Ogni autentica esperienza cristiana, che – come abbiamo avuto modo più volte di ribadire –non è altro che l’esperienza umana compiuta, non si realizza senza passare attraverso il dolore, senza la “strana” necessità del sacrificio[6].

 

Per la Sua gloria e la nostra gioia

Cristo, risorgendo dai morti, ci ha liberato dall’ultimo nemico e, per renderci certi della nostra personale resurrezione, ce ne ha dato la caparra con l’assunzione al cielo di Sua Madre. Nella terra dell’umana esistenza è posto il seme della novità. Le opere e i giorni dell’uomo non sono più avvelenati dal terrore della morte, “abisso orrido, immenso, ov’ei precipitando il tutto oblia”.[7] Possiamo, ragionevolmente, “correre il rischio della speranza”, come diceva Bernanos, perché certi del destino buono che attende i Suoi figli e l’intera creazione (cfr. Rm 8,20ss). Possiamo vivere gli affetti nella prospettiva del “per sempre”, costruire una famiglia, mettere al mondo dei figli ed aiutarli a diventare uomini; possiamo  affrontare il lavoro, lo strumento fondamentale di edificazione della nostra civiltà, e spenderci nell’azione sociale o l’azione politica, con tenace, indomabile gratuità.

Il Magnificat, l’inno di esultanza che esplode dal cuore della Vergine Maria, ci parla dell’azione di Dio in favore della sua persona e di tutto il popolo. «Grandi cose ha fatto in me l’Onnipotente e Santo è il suo nome: di generazione in generazione la sua misericordia per quelli che lo temono. … Ha soccorso Israele, suo servo, ricordandosi della sua misericordia» (Lc 1,49-50.54).

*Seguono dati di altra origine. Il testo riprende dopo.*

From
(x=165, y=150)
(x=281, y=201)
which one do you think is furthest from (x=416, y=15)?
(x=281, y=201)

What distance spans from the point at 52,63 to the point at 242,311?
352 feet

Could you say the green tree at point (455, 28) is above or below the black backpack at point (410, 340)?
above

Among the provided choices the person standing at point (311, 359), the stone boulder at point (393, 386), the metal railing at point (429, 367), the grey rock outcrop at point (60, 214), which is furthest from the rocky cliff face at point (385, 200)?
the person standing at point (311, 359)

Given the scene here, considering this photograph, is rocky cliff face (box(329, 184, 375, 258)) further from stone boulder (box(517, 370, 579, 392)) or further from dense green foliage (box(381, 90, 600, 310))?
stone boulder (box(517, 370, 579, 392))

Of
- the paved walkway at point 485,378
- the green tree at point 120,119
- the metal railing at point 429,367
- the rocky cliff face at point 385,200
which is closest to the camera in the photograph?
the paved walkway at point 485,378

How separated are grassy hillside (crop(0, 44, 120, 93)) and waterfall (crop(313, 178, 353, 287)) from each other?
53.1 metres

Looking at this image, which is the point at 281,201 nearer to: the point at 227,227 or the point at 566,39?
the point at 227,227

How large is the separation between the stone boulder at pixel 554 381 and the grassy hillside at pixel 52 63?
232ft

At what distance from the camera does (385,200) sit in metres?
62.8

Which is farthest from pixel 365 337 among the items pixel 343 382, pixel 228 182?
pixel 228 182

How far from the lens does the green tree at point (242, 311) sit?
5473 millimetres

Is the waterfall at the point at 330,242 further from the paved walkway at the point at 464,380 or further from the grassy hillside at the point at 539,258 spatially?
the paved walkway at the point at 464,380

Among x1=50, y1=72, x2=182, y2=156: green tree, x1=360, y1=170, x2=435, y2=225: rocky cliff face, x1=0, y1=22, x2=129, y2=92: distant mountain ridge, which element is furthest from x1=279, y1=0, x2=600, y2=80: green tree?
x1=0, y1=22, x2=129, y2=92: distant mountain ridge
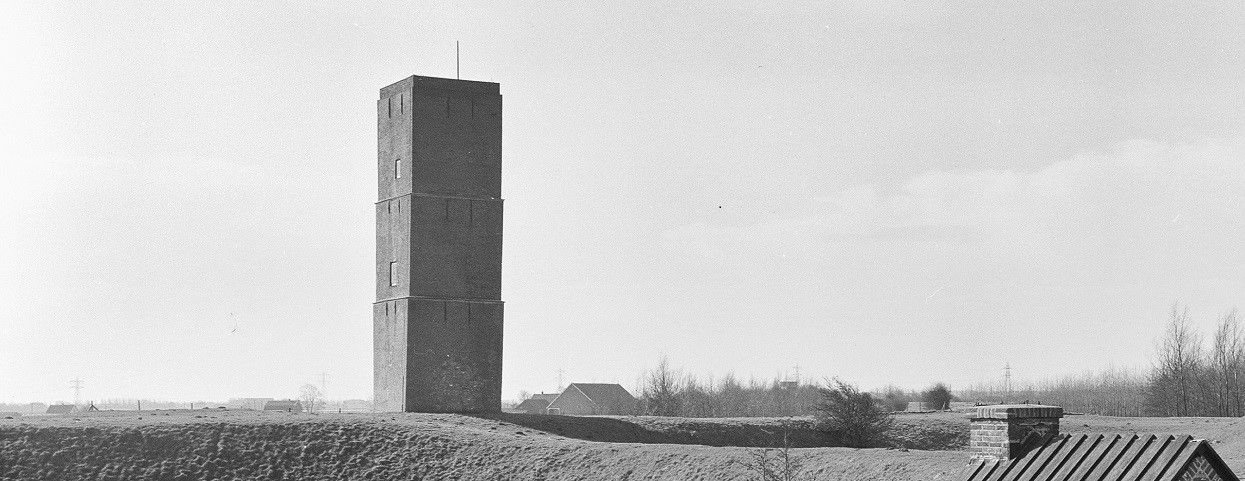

Anche il compito che il mistero dell’Assunzione ci domanda è, nello stesso tempo, per ciascuno di noi e per tutto il nostro popolo. A partire da quanti, a tutti i livelli, hanno responsabilità ecclesiali, politiche e civili. Sul piano personale domanda la pratica della fede, della speranza e della carità oltre che della prudenza, della giustizia, della fortezza e della temperanza. Virtù da esercitare sempre nel quadro imperituro dei Dieci Comandamenti. E sul piano sociale ci chiede una forte “amicizia civile”. Dobbiamo apprezzare di più il valore concreto del vivere insieme. Proprio perché diversi (e destinati ad esserlo sempre più) dobbiamo perseguire un reciproco riconoscimento tesi a costruire una società civile solidale e rispettosa di tutti, sicura ma aperta.

In questo senso la festa dell’Assunta si fa criterio non solo per il fedele cristiano, ma per qualunque cittadino, in modo particolare per quanti hanno la responsabilità del buon governo. Persino chi non ha fede o chi non la pratica più può imparare dalla Vergine Assunta. Ad una condizione: che, con la Chiesa, riesca in qualche modo a far sua questa antichissima invocazione: “O Vergine commuovi con la tua preghiera Colui che è nato da Dio e purifica dal peccato[8].


[1] Germano di Costantinopoli, Hom. In Assumpt, n° 1824-1826.

[2] Jacopone da Todi, Lauda LXIV, in Le laude, Firenze 1989, p. 218.

[3] Cfr CCC, n°996.

[4] Cfr Giovanni Paolo II, Uomo e donna lo creò. Catechesi sull’amore umano, Roma 1985.

[5]Cfr. Romano il Melode, dal I e II inno del Natale in Testi Mariani del Primo Millennio, vol. I, ed Città Nuova.

[6] L’espressione è ancora di L. Giussani in L’attrattiva Gesù, Milano 1999, p 29.

[7] G. Leopardi, Canto notturno di una pastore errante dell’Asia, vv 35-36.

[8] È l’iscrizione che circonda la lunetta con il mosaico della Vergine orante, posta sopra la porta d’ingresso della Basilica dell’Assunta (sec. XI) a Torcello.